+++ Catatan Dataset

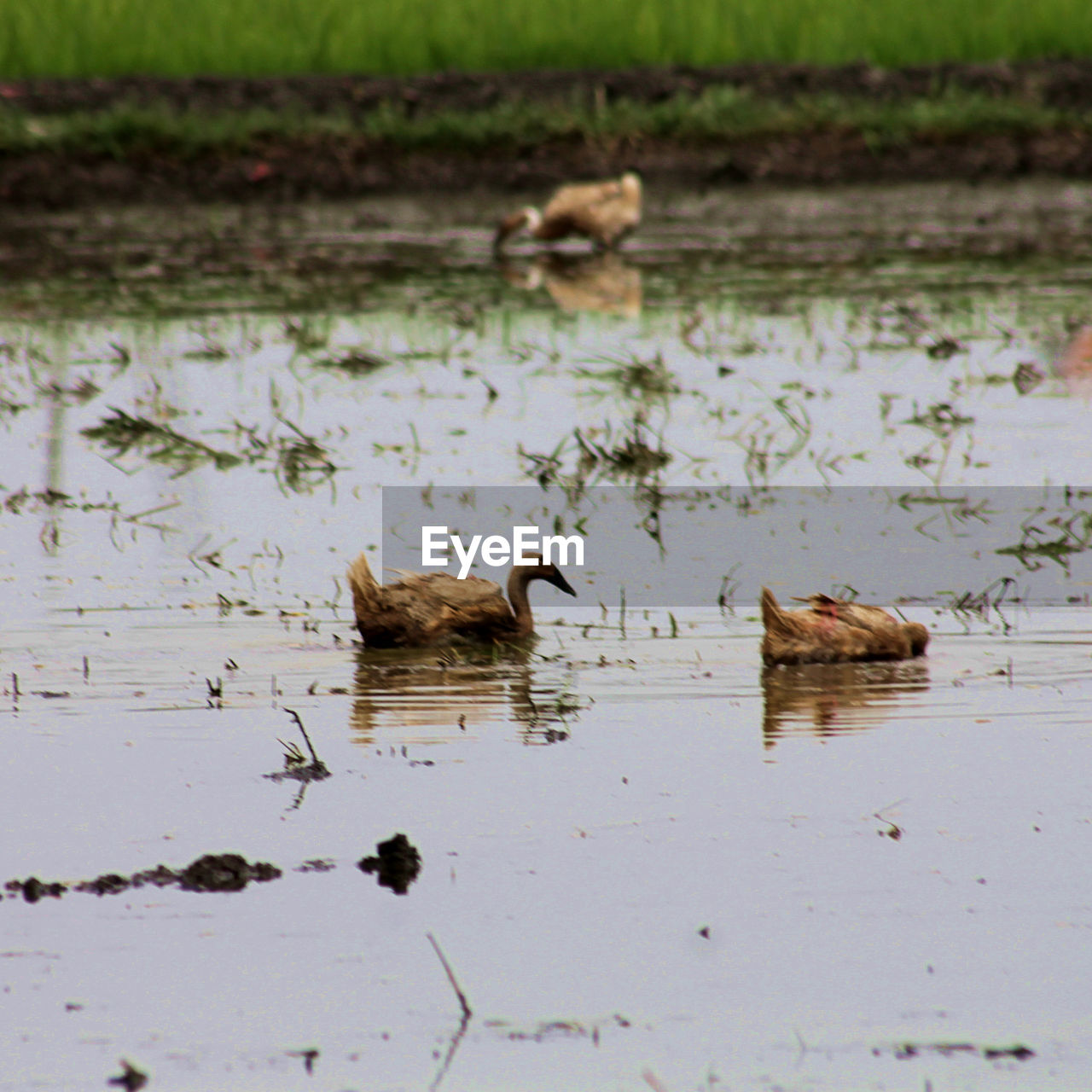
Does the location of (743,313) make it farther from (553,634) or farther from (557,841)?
(557,841)

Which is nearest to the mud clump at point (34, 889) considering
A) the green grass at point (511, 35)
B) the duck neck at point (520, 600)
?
the duck neck at point (520, 600)

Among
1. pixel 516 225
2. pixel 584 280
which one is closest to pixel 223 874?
pixel 584 280

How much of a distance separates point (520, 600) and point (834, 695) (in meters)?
1.39

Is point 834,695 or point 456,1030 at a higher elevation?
point 834,695

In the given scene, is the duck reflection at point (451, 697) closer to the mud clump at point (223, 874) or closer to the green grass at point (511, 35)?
the mud clump at point (223, 874)

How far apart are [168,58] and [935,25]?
29.6ft

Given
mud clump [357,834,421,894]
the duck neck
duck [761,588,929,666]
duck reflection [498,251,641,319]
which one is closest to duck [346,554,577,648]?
the duck neck

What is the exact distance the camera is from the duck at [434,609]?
8.02 m

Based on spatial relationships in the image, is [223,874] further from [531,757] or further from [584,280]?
[584,280]

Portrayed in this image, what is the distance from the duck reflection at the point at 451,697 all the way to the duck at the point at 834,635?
707 millimetres

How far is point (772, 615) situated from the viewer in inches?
296

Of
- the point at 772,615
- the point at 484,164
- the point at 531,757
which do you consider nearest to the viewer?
the point at 531,757

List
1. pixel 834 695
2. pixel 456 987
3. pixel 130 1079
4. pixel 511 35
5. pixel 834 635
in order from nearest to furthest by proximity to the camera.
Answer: pixel 130 1079, pixel 456 987, pixel 834 695, pixel 834 635, pixel 511 35

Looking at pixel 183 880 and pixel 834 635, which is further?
pixel 834 635
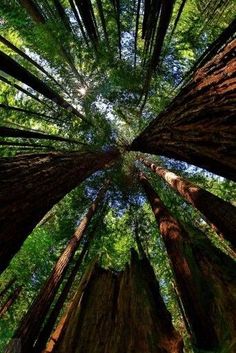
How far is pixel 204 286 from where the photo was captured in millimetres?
2234

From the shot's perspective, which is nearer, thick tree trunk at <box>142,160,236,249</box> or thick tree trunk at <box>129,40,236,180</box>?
thick tree trunk at <box>129,40,236,180</box>

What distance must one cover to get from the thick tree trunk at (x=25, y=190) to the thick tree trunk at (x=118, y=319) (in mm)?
544

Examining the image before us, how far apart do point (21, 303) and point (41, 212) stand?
5.89m

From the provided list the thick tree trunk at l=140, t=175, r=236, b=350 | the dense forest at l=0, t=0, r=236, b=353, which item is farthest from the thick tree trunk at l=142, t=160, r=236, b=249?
the thick tree trunk at l=140, t=175, r=236, b=350

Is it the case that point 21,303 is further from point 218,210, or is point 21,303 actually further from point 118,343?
point 118,343

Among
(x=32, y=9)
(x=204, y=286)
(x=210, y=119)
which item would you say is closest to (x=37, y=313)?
(x=204, y=286)

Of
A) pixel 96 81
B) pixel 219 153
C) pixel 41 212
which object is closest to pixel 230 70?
pixel 219 153

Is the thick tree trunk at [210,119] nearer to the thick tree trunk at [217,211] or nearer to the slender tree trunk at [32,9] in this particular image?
the thick tree trunk at [217,211]

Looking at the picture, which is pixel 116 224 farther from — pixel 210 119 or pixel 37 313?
pixel 210 119

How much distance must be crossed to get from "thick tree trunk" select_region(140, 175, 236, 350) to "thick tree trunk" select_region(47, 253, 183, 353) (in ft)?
0.62

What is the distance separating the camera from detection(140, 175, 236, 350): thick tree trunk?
174 centimetres

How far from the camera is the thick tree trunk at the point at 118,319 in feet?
4.99

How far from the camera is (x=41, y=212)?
2707mm

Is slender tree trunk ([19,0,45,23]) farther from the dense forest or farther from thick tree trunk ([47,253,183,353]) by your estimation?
thick tree trunk ([47,253,183,353])
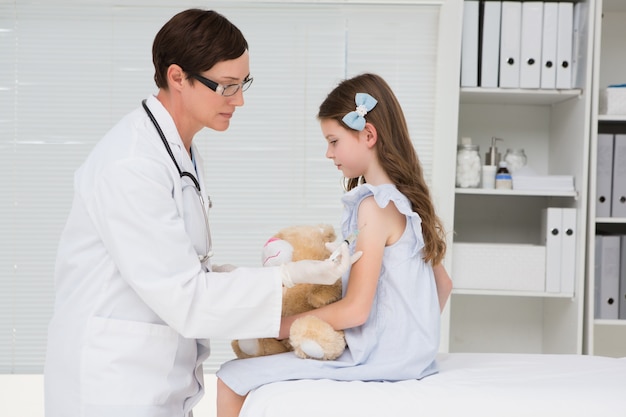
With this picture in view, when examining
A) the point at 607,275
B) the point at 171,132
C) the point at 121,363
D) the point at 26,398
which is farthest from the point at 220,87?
the point at 26,398

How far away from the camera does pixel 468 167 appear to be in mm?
2699

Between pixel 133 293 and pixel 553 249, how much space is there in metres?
1.81

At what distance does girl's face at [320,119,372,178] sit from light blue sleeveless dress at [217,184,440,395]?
3.8 inches

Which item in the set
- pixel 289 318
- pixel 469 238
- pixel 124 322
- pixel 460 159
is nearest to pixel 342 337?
pixel 289 318

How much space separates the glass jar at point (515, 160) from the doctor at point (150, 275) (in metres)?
1.54

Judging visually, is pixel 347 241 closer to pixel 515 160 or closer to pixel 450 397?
pixel 450 397

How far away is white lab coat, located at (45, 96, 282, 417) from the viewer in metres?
1.28

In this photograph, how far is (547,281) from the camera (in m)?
2.67

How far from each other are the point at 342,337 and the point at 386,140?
460mm

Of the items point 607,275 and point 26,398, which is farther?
point 26,398

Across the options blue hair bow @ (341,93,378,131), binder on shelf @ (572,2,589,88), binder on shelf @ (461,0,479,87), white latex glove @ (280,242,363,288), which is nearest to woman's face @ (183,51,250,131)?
blue hair bow @ (341,93,378,131)

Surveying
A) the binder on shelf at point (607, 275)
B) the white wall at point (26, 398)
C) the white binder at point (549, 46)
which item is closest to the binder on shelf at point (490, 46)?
the white binder at point (549, 46)

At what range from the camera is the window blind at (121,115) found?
299cm

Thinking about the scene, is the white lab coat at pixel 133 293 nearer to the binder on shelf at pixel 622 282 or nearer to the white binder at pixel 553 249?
the white binder at pixel 553 249
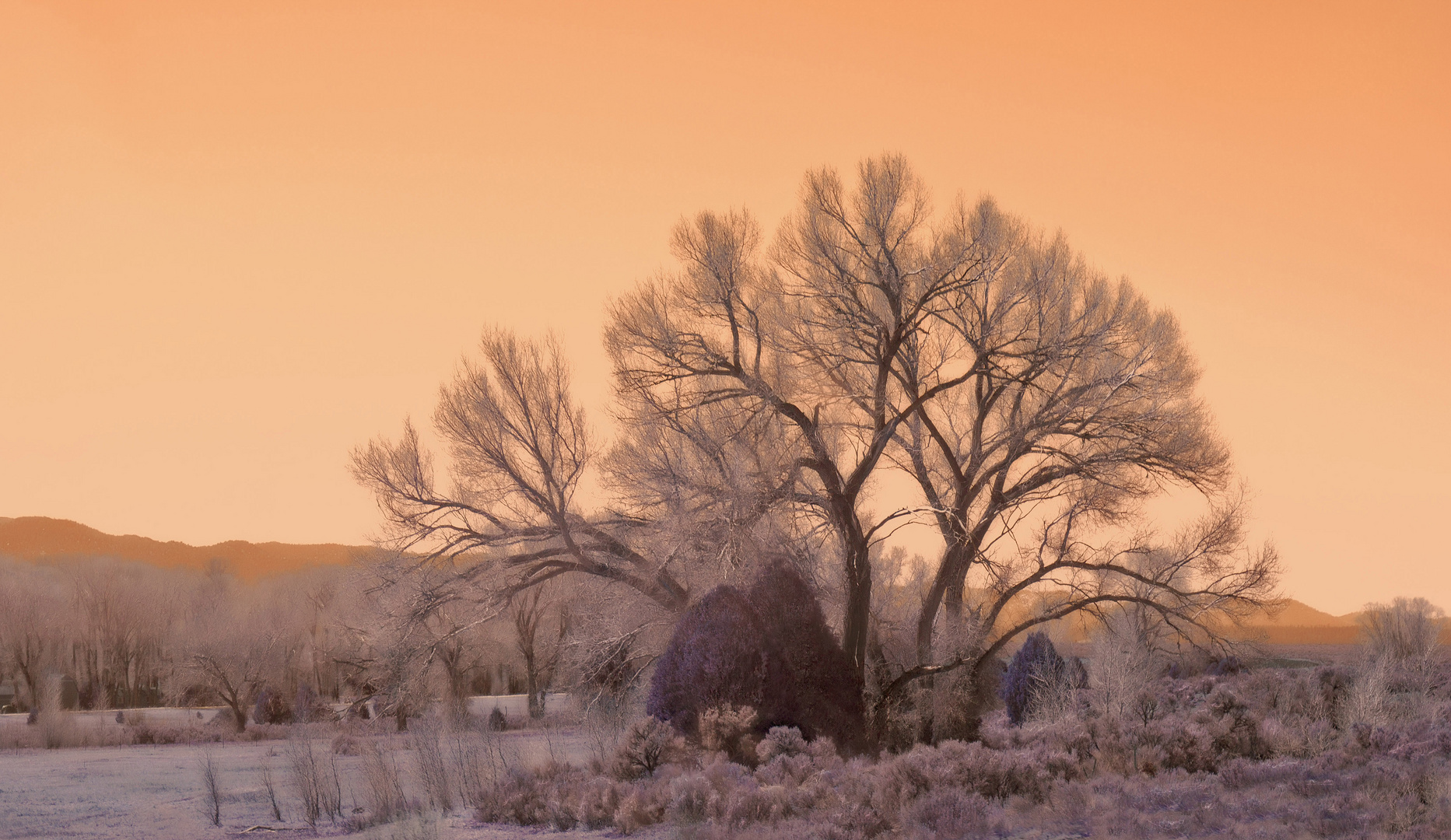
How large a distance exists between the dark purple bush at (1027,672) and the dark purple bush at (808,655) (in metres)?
8.28

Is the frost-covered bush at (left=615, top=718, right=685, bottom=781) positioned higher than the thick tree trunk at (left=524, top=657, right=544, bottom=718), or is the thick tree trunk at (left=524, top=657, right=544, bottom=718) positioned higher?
the frost-covered bush at (left=615, top=718, right=685, bottom=781)

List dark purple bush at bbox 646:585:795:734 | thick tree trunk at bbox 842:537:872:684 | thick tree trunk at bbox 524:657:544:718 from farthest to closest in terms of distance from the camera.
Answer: thick tree trunk at bbox 524:657:544:718 → thick tree trunk at bbox 842:537:872:684 → dark purple bush at bbox 646:585:795:734

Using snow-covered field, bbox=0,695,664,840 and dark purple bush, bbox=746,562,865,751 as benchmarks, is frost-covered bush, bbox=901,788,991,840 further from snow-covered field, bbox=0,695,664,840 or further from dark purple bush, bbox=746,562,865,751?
dark purple bush, bbox=746,562,865,751

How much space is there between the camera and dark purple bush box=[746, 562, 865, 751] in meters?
16.1

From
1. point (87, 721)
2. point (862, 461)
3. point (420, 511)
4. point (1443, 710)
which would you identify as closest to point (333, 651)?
point (87, 721)

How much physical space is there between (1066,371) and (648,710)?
1197 centimetres

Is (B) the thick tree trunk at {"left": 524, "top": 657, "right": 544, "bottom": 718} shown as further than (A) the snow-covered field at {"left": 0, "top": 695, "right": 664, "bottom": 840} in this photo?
Yes

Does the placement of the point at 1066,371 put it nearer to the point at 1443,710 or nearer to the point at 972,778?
the point at 1443,710

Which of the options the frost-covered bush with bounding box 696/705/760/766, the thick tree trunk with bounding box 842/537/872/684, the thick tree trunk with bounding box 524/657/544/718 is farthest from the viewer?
the thick tree trunk with bounding box 524/657/544/718

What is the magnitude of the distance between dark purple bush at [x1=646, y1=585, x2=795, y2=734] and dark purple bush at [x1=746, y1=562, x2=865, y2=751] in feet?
0.51

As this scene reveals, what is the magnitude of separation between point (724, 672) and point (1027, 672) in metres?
11.0

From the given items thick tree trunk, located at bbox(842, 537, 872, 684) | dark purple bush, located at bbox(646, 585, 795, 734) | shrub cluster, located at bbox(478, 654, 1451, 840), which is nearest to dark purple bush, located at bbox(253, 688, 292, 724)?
thick tree trunk, located at bbox(842, 537, 872, 684)

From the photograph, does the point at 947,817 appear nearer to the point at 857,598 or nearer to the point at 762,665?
the point at 762,665

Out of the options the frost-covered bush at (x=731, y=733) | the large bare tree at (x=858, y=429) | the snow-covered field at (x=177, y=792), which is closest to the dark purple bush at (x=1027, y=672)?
the large bare tree at (x=858, y=429)
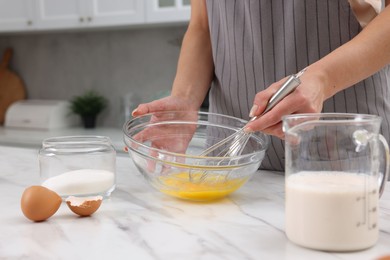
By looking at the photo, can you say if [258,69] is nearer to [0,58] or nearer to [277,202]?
[277,202]

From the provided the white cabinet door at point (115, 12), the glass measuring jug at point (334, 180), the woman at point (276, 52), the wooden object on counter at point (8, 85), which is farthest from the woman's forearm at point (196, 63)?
the wooden object on counter at point (8, 85)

++++++

Sajikan baris-baris daftar di atas, mulai dari baris yang memuat "From the provided the" sampai akhir daftar, sebagai tabel Markdown dengan kolom "No" untuk nomor urut dan kolom "Baris" untuk isi baris. Baris kosong tidak perlu dimasukkan.

Pembahasan Jawaban.
| No | Baris |
|---|---|
| 1 | From the provided the white cabinet door at point (115, 12), the glass measuring jug at point (334, 180), the woman at point (276, 52), the wooden object on counter at point (8, 85), which is farthest from the woman's forearm at point (196, 63)? |
| 2 | the wooden object on counter at point (8, 85) |